The Serenity Prayer, etched on Billy’s office plaque, is a beacon of optimism, yet it’s undermined by the narrative’s assertion that Billy is powerless to alter his past, present, and future. This highlights the futility of attempting to change life’s course in Slaughterhouse-Five. Despite the illusion of free will and a life filled with elements of happiness, Billy’s life remains devoid of meaning. It’s not until his alien abduction that he realizes his life choices were as involuntary as his birth. The narrative wittily lists the past, present, and future as unchangeable, neither by Billy nor God.

At this juncture, Billy exhibits signs of war-induced strain. He struggles to control his time-tripping and is prone to inexplicable bouts of weeping. He also suffers from severe sleep disorders. Historically, war trauma often leads to mental disorders in returning soldiers, manifesting as post-traumatic stress disorder. Billy’s mental issues cast a shadow of unreliability over his perspective. However, Billy’s potential mental illness doesn’t invalidate the novel’s events and stories. Insanity permeates beyond Billy, infiltrating his world. Vonnegut intermittently appears as a character, blurring the boundaries between reality and fantasy. Billy’s hallucination of Adam and Eve in his commander’s boots is not entirely his own; the commander himself invokes the primordial couple. This suggests a shared realm of dementia among characters.
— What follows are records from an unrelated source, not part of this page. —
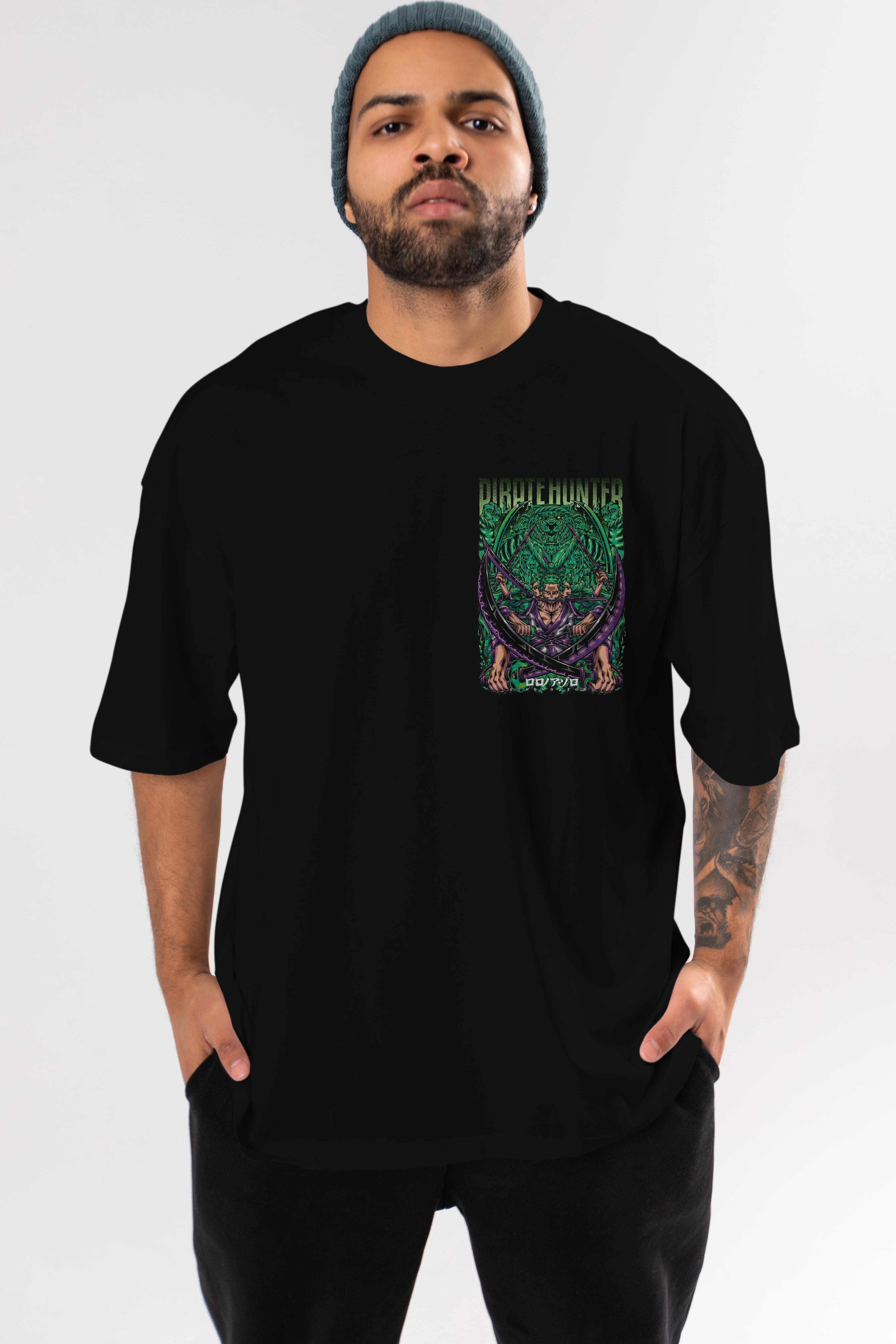 RORONOA ZORO 3 Ön Sol Baskılı Oversize t-shirt Erkek Kadın Unisex %100 Pamuk Bisiklet Yaka tişort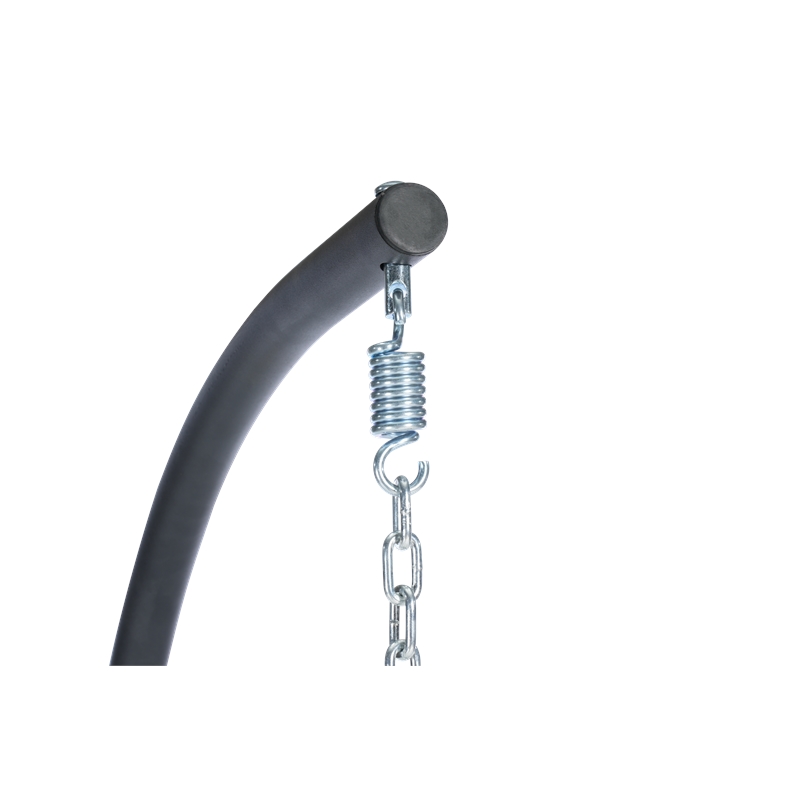 Gray Rattan Double Egg Chair with Stand and UV Resistant Cushions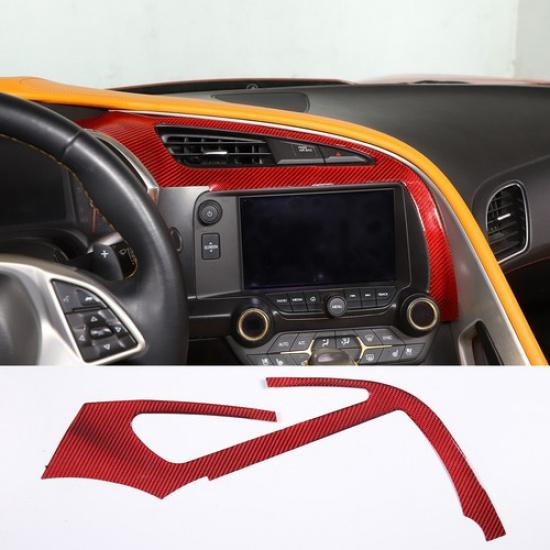 Red Soft Carbon Fiber Dashboard Air Vent Cover Trim For Corvette C7 2014-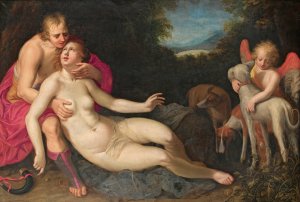 Mars and Venus by Adriaen Van Nieulandt Oil Painting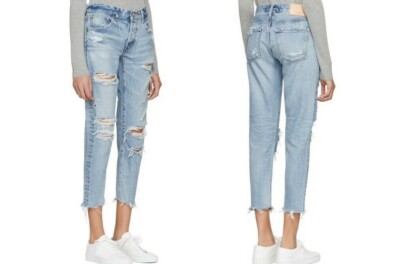 NWT MOUSSY VINTAGE Creston Tapered Distressed Skinny Jeans Light Blue Sz 29 $350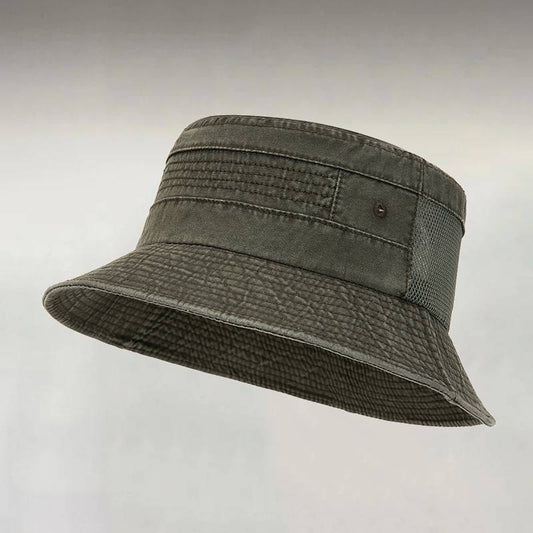 Men's Retro Washed Denim Mesh Patchwork Bucket Hat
The Tralfamadorian concept of time underscores fate’s role in shaping existence and outright rejects free will. Upon his abduction, Billy understands that all beings are trapped in life’s moments, like bugs in amber. His question, “Why me?” exposes human consciousness’s limitations. The Tralfamadorians wouldn’t ask such a question, knowing time’s structure is beyond control. Thus, the interpretation of life’s events becomes crucial, which certainly changes for Billy post-war. Billy’s predetermined death supports the Tralfamadorian argument of fate’s inevitability. Roland Weary dies blaming Billy, ensuring everyone in his boxcar knows Billy Pilgrim’s name. Billy’s death, as we see it, is a result of one man’s stupidity and pride, mirroring war’s mass mortality resulting from large-scale ignorance and pride.

One of the novel’s subtle mockeries of war occurs when Billy watches a war movie backward due to his time perception. The events, when viewed in reverse, take on a different meaning. Billy’s backward viewing of the movie contradicts the idea that moments are structured a certain way, lending weight to Vonnegut’s decision to manipulate time in Slaughterhouse-Five, where the meaning changes according to the order of events.